● **Caption-style text data**:
<<<<

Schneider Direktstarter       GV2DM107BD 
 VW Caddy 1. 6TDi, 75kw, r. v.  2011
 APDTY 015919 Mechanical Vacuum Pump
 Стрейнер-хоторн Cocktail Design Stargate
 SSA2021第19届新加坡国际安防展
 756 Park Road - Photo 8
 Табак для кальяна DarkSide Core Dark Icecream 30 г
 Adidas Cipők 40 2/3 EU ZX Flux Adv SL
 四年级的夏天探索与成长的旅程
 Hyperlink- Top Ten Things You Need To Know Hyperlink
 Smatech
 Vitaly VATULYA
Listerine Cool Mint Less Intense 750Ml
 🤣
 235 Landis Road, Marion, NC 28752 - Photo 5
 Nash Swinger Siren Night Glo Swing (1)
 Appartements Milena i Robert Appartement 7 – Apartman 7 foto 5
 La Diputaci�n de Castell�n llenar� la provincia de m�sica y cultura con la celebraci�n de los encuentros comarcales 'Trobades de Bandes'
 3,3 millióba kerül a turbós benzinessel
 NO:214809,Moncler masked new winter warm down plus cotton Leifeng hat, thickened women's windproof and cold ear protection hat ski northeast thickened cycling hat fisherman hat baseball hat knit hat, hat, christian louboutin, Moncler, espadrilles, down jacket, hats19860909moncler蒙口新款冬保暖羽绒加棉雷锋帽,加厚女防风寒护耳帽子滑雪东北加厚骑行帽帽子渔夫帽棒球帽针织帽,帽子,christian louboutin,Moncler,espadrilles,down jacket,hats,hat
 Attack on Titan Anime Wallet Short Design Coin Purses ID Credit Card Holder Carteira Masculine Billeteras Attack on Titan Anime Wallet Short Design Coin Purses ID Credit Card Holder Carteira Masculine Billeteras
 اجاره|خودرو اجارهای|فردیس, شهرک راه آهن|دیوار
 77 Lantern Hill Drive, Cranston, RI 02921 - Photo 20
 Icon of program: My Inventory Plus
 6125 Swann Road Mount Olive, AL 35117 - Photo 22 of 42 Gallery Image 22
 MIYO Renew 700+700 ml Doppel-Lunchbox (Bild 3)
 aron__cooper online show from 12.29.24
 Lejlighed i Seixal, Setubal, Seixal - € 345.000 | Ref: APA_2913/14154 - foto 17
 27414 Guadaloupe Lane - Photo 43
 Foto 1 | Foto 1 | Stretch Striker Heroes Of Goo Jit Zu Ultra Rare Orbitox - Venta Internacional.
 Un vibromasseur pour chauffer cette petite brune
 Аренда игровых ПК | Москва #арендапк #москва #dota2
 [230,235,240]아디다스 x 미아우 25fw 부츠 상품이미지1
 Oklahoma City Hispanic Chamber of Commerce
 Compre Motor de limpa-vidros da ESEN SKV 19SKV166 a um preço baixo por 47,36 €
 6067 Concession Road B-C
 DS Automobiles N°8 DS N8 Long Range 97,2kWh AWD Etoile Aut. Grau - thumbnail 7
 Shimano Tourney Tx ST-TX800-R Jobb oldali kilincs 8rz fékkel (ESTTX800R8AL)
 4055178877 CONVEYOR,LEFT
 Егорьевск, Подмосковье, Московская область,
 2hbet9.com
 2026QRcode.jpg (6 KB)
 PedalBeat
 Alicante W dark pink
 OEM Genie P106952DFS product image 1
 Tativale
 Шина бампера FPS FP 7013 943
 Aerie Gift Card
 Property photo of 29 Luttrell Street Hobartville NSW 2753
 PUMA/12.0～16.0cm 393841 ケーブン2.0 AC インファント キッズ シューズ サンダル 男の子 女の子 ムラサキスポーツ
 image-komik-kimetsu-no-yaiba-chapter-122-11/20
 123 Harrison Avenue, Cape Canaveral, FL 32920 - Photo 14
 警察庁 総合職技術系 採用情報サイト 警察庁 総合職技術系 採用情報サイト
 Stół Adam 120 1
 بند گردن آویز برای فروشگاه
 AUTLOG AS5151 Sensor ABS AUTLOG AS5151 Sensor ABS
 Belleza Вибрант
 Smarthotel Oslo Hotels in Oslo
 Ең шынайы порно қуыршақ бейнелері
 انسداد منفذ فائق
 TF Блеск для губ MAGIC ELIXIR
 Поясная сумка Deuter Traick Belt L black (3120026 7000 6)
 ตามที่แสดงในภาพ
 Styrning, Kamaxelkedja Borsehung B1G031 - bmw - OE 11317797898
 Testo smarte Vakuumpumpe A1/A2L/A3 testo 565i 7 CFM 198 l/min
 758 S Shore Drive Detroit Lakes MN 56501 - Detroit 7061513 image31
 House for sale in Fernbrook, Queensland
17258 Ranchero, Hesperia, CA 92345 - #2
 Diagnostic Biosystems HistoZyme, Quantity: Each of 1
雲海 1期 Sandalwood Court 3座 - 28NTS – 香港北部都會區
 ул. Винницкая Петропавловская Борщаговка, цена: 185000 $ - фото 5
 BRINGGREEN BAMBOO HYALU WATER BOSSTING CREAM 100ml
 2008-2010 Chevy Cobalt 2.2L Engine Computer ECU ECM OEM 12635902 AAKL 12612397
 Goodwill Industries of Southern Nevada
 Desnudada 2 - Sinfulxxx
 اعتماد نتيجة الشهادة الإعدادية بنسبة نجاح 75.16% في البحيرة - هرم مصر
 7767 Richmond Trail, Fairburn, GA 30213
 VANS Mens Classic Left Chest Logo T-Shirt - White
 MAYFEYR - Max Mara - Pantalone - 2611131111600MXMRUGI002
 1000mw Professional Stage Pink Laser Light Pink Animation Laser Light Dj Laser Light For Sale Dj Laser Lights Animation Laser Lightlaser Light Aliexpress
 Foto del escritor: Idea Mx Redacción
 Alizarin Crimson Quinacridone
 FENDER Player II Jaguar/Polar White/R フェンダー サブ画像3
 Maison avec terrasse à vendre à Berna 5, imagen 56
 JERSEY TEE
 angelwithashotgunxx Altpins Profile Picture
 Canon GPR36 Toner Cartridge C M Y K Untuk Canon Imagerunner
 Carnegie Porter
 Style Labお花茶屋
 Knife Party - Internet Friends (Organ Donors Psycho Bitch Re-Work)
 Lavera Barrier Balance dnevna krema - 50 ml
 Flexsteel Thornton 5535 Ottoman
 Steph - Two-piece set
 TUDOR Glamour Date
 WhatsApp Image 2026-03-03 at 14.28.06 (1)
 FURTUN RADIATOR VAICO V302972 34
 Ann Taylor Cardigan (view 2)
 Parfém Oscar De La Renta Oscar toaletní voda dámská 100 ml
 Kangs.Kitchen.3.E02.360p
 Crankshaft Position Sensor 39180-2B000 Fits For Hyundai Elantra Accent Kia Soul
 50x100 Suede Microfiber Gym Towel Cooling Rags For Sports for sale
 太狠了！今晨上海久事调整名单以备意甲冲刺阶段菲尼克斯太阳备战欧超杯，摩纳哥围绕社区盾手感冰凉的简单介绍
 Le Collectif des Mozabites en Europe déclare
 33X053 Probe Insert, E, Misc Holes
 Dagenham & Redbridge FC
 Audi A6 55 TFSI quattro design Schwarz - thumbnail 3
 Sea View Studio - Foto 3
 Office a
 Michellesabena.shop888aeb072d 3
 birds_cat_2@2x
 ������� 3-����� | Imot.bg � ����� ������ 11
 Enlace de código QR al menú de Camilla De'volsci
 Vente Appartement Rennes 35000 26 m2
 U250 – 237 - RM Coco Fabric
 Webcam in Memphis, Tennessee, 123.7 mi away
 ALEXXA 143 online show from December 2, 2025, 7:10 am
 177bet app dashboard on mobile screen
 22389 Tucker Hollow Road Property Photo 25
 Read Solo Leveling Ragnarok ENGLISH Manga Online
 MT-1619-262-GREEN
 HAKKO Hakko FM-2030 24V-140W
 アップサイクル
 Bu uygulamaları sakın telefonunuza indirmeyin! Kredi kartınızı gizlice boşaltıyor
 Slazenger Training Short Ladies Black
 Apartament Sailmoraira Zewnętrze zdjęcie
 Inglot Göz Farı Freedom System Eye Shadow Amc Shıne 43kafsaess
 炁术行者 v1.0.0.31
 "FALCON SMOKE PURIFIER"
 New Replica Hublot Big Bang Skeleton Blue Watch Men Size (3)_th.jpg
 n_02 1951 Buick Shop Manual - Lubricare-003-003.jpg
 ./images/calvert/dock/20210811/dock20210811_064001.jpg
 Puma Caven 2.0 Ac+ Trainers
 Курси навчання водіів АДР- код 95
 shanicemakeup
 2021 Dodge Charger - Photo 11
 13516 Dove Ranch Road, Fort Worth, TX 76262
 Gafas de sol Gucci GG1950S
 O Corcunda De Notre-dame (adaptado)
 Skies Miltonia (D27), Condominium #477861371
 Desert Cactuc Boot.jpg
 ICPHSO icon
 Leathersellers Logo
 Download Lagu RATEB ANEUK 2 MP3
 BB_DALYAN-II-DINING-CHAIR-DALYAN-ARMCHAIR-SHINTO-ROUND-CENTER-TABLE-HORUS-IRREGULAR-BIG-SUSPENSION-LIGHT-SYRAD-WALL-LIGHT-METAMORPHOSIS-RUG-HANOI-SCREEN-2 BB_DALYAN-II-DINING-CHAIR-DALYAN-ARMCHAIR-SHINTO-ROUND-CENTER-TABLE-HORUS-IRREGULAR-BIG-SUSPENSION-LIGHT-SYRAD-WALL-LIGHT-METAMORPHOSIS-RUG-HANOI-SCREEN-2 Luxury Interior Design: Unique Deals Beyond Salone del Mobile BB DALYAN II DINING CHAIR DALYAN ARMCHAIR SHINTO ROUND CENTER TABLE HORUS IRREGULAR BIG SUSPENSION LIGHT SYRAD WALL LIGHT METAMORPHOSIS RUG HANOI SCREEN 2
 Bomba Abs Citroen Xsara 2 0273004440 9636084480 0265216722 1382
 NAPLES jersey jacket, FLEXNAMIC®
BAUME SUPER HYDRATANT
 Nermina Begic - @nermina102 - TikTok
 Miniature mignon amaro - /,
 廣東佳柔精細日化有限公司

>>>>

● **WHAT IS REQUIRED**:
From the records above, extract exactly and only the lines that begin at the line with "Ең шынайы порно қуыршақ бейнелері" and stop after the line with "Styrning, Kamaxelkedja Borsehung".

● **EXERCISE RESPONSE**:
 Ең шынайы порно қуыршақ бейнелері
 انسداد منفذ فائق
 TF Блеск для губ MAGIC ELIXIR
 Поясная сумка Deuter Traick Belt L black (3120026 7000 6)
 ตามที่แสดงในภาพ
 Styrning, Kamaxelkedja Borsehung B1G031 - bmw - OE 11317797898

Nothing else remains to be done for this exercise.